Planning Regulations and Planning Process Delays Impacting on Irish Commercial Real Estate Sector
The latest Commercial Real Estate (CRE) Sentiment Tracker from Origin Capital, completed by 180 industry professionals, identified industry concerns about the current planning regulations and processes in Ireland and the recent increase in commercial property stamp duty as being among the risks faced within the sector.
Findings on CRE in Ireland generally:
- 84% believed that planning regulations and processes were negatively impacting the sector (14% no impact; 2% positive impact).

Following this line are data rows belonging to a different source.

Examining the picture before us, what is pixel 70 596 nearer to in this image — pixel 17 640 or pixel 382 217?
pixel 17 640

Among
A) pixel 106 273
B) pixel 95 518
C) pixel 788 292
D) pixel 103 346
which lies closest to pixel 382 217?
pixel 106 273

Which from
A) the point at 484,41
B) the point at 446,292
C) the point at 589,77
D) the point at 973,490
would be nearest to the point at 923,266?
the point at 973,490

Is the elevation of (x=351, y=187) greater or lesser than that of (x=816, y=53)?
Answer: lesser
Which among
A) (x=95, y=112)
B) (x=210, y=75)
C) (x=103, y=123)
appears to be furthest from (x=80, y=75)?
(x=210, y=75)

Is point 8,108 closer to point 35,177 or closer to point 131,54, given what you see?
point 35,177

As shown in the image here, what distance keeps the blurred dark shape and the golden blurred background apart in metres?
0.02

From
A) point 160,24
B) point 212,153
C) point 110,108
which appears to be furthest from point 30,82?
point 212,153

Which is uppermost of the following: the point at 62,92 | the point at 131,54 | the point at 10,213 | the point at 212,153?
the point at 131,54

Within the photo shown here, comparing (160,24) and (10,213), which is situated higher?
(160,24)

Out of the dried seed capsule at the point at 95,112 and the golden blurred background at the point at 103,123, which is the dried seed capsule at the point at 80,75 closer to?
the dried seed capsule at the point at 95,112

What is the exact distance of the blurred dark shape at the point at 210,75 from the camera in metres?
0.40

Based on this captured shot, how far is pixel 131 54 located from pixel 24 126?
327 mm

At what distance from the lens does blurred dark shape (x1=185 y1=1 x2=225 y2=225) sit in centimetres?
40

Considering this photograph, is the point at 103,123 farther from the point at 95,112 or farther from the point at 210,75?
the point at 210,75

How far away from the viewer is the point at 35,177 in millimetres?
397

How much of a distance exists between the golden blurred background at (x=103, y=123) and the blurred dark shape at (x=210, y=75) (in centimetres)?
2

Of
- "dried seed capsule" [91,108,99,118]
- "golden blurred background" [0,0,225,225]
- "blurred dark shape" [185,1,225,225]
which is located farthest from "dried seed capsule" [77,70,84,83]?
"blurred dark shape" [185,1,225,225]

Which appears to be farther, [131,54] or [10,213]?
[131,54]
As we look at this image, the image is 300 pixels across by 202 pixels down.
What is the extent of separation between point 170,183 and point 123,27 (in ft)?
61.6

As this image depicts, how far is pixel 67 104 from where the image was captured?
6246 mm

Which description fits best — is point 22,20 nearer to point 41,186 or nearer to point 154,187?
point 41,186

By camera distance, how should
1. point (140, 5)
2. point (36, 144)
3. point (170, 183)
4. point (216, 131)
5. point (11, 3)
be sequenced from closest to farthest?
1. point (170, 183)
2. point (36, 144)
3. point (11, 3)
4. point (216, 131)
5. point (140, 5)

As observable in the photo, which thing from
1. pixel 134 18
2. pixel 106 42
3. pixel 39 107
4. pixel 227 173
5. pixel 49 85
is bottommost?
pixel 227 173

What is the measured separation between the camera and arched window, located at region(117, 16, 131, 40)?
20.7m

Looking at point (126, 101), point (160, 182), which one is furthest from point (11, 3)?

- 80% believed the level of funding being provided by traditional banking institutions in the CRE sector was not sufficient to meet the needs of the market.
- 67% predicted that it was likely that new funders will enter the market (19% thought it unlikely; 14% unsure).
Findings on Budget 2018 Measures:
- 57% believed the proposal to refund commercial stamp duty will have a positive market impact (to purchasers of residential sites who commence construction within 30 months).
- 58% believed that the Government’s creation of the Home Building Finance Ireland (HBFI) under ISIF will lead to a moderate improvement in the availability of debt funding for residential property developers (10% believed a significant improvement).
Findings on the impact of Brexit on CRE in Ireland:
- 55% of respondents believed that a “Hard Brexit” would be a negative development for CRE in Ireland – 28% of respondents believed the UK would ultimately opt for a “Hard Brexit” (45% thought a “Soft Brexit” the ultimate outcome; 26% unsure of outcome).
- 53% of respondents believed CRE prices in Ireland were increasing moderately as a result of potential relocation of UK companies to Ireland (7% increasing significantly; 38% no impact)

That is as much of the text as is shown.